Dalam surat terbukanya, Wendi menilai penyusunan agenda tersebut menunjukkan lemahnya proses perencanaan, kajian, dan analisis sebelum perjalanan dinas dilaksanakan, terlebih di tengah kondisi fiskal Kabupaten Musi Banyuasin yang sedang menghadapi tekanan.
“Kabupaten Musi Banyuasin sedang menghadapi tekanan fiskal yang serius. Dalam kondisi seperti ini, setiap rupiah uang rakyat harus dipastikan memberikan manfaat nyata. Karena itu, agenda perjalanan dinas yang dinilai tidak sesuai dengan substansi persoalan patut dievaluasi secara menyeluruh,” tulis Wendi dalam surat terbukanya.
Ia juga menyoroti peran Sekretariat DPRD sebagai unsur pendukung administrasi lembaga legislatif yang seharusnya melakukan verifikasi, kajian, serta analisis manfaat terhadap setiap agenda perjalanan dinas sebelum memperoleh persetujuan administratif.
Selain itu, Wendi mempertanyakan fungsi Tim Ahli DPRD yang dinilai memiliki tanggung jawab memberikan pertimbangan profesional agar setiap agenda konsultasi kelembagaan tepat sasaran, efektif, dan sesuai dengan kewenangan institusi yang dituju.
Dalam surat tersebut, Wendi meminta Pimpinan DPRD Kabupaten Musi Banyuasin mengevaluasi kinerja Setwan dan Tim Ahli DPRD serta meninjau kembali rencana kunjungan kerja apabila dinilai tidak memberikan manfaat yang sebanding dengan biaya yang dibebankan kepada APBD.
Tidak hanya itu, Wendi juga mendesak Bupati Musi Banyuasin agar memerintahkan Inspektorat Daerah melakukan audit khusus terhadap efisiensi penggunaan anggaran perjalanan dinas di lingkungan Sekretariat DPRD. Menurutnya, apabila ditemukan pelanggaran administrasi maupun disiplin aparatur, maka penegakan aturan harus dilakukan sesuai ketentuan peraturan perundang-undangan yang berlaku.
Lebih lanjut, ia menegaskan bahwa kondisi fiskal daerah saat ini harus menjadi momentum bagi seluruh penyelenggara pemerintahan untuk memperkuat prinsip efisiensi, akuntabilitas, transparansi, dan kehati-hatian dalam setiap penggunaan Anggaran Pendapatan dan Belanja Daerah (APBD).

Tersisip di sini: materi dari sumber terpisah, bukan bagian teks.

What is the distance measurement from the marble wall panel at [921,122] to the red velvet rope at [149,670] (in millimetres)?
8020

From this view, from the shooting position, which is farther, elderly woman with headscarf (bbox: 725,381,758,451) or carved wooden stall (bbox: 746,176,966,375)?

“Kepercayaan publik hanya dapat dipulihkan apabila setiap kebijakan benar-benar berorientasi pada kepentingan masyarakat dan dilaksanakan secara profesional serta bertanggung jawab,” tegasnya.
Hingga berita ini diterbitkan, Pimpinan DPRD Kabupaten Musi Banyuasin, Sekretariat DPRD, maupun pihak-pihak terkait belum memberikan tanggapan resmi atas isi surat terbuka tersebut. Krimsus86.com tetap membuka ruang hak jawab dan hak klarifikasi kepada seluruh pihak yang disebutkan dalam pemberitaan ini sesuai ketentuan Undang-Undang Nomor 40 Tahun 1999 tentang Pers.